JCPenney announced today the relaunch of its in-house women’s label, A.n.a — with a fresh focus on size-inclusive denim.

The revamp is the result of customer research, the Texas-based company said, with the aim of establishing A.n.a. as its go-to denim lifestyle brand for women.

“With the reimagination of our A.n.a brand to be more denim focused and friendly, we will continue to establish ourselves as a destination for casual apparel and accessories,” said  EVP and chief merchant Michelle Wlazlo in a release.

As traditional retailers seek ways to draw consumers amid an evolving retail climate, several are looking to private labels as a way to attract consumers.

Macy’s announced this week that it is doubling down on in-house labels, with the hopes of growing four of its top labels into $1 billion brands.

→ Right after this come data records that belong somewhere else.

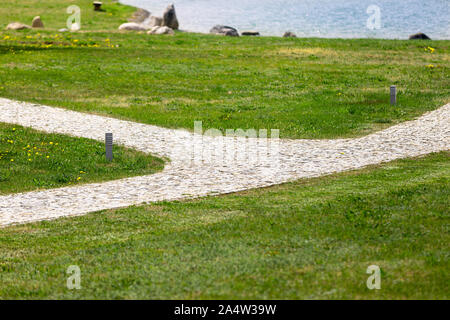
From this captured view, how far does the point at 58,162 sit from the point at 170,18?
1499 inches

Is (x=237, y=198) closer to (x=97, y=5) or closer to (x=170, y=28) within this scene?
(x=170, y=28)

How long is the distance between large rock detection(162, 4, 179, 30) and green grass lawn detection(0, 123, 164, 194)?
112 feet

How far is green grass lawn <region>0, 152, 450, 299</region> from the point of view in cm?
944

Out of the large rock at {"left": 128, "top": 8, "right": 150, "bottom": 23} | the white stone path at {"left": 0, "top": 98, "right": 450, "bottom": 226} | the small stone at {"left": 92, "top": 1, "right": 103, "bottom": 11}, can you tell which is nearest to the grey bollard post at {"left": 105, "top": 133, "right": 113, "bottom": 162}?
the white stone path at {"left": 0, "top": 98, "right": 450, "bottom": 226}

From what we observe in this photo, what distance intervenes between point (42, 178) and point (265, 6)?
72993 millimetres

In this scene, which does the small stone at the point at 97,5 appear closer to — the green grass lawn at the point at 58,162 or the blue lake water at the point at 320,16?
the blue lake water at the point at 320,16

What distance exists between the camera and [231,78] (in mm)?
34125

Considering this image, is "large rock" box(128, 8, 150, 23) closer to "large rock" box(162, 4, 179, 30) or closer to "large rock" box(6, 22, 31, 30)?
"large rock" box(162, 4, 179, 30)

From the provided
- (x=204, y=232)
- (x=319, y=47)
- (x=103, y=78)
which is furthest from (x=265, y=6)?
(x=204, y=232)

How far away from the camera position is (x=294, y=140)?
21844mm

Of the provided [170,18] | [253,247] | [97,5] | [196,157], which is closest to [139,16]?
[97,5]

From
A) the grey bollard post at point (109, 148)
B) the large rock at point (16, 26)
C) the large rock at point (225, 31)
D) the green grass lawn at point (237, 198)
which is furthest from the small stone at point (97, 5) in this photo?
the grey bollard post at point (109, 148)
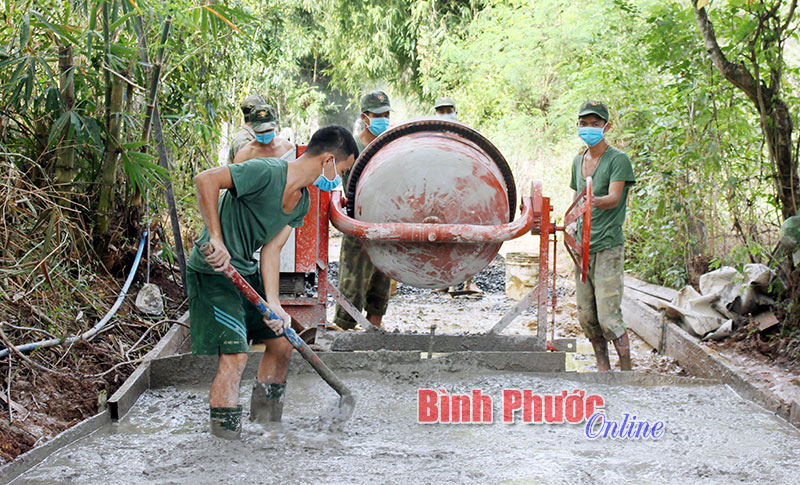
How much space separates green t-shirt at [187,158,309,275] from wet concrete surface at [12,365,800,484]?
874 mm

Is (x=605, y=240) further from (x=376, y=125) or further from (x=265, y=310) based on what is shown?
(x=265, y=310)

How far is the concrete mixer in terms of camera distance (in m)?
4.46

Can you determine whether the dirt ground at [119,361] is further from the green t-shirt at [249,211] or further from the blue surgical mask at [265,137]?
the blue surgical mask at [265,137]

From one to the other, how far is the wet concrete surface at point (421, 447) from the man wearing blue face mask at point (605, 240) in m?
0.64

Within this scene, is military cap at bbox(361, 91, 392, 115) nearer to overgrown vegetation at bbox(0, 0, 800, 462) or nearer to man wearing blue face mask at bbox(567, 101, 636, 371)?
overgrown vegetation at bbox(0, 0, 800, 462)

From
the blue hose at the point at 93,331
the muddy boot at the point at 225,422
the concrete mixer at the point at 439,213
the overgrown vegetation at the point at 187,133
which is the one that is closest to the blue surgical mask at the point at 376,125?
the concrete mixer at the point at 439,213

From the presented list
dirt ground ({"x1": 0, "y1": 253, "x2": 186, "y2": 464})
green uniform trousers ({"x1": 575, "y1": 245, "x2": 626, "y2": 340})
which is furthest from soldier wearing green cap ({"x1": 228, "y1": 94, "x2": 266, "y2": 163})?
green uniform trousers ({"x1": 575, "y1": 245, "x2": 626, "y2": 340})

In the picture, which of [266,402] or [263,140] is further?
[263,140]

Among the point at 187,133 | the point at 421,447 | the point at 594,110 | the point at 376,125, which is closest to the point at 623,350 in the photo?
the point at 594,110

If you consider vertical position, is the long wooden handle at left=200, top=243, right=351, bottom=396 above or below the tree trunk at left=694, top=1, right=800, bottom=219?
below

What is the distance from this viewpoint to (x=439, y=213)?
4.52m

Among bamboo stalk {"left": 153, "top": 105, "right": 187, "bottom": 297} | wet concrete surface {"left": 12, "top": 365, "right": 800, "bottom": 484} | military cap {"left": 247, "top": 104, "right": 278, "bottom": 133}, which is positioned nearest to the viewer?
wet concrete surface {"left": 12, "top": 365, "right": 800, "bottom": 484}

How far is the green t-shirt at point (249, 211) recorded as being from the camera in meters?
3.52

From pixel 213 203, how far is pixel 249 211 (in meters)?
0.26
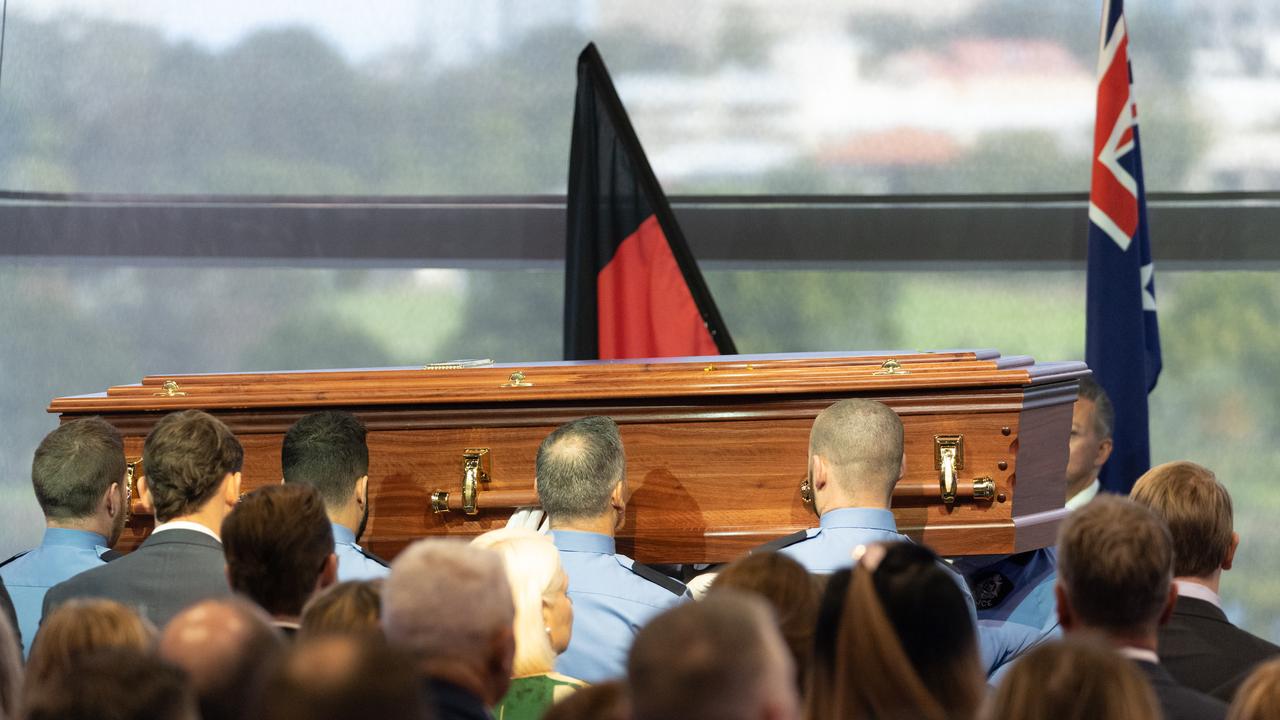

Target launched All in Motion, an athletic and sporting goods brand, last month, which it predicts could do $1 billion in sales in its first year. And Walmart has revived the once-defunct fashion label Scoop, with product rolling out online and in stores this year.

While JCP’s strategy mirrors that of competitors, Jessica Ramirez, retail research analyst at Jane Hali & Associates, isn’t confident that A.n.a will gain traction.

We are noting various retailers focusing on private label. While turning to private label is a positive, it does not work for everyone,” Ramirez explained, adding that Target and Dick’s Sporting Goods have succeeded with private labels “mostly because they are focused on the consumer and their interest. With Target, the brands have strong branding and the consumer is aware of those brands.”

“When we look at private label at Macy’s and JCP, we don’t see the same strength, Ramirez continued. “Their private labels do not stand out to the consumer and are not a go-to.”

Women’s apparel and accessories is JCPenney’s largest category, having represented 22% of all net sales in 2018 ($11.66 billion), just above men’s apparel and accessories, which made up 21% of net sales. In August, the retailer teamed up with resale platform ThredUp in an attempt to tap into the growing re-commerce market, launching a selection of ThredUp’s secondhand apparel and accessories in 30 stores.

JCPenney has not reported a quarterly revenue gain since the 2017 holiday season, struggling over the past several quarters with sluggish trends, leadership changes and increased digital competition. The company’s stock price is currently below $1 (at market open, shares were trading at just 73 cents), putting it at risk of delisting from the New York Stock Exchange.

The firm will report its fourth quarter earnings on Feb. 27. In January, JCP reported a 7.5% drop in same-store sales for the nine-week period ending Jan. 4. Adjusted comps, which excluded the impact of its exit from major appliance and in-store furniture categories, were down by 5.3%. Despite the slide in holiday sales, the retailer reaffirmed its outlook for the fiscal year; it expects a 5% to 6% dip in adjusted comps and for same-store sales to drop in the range of 7% to 8%.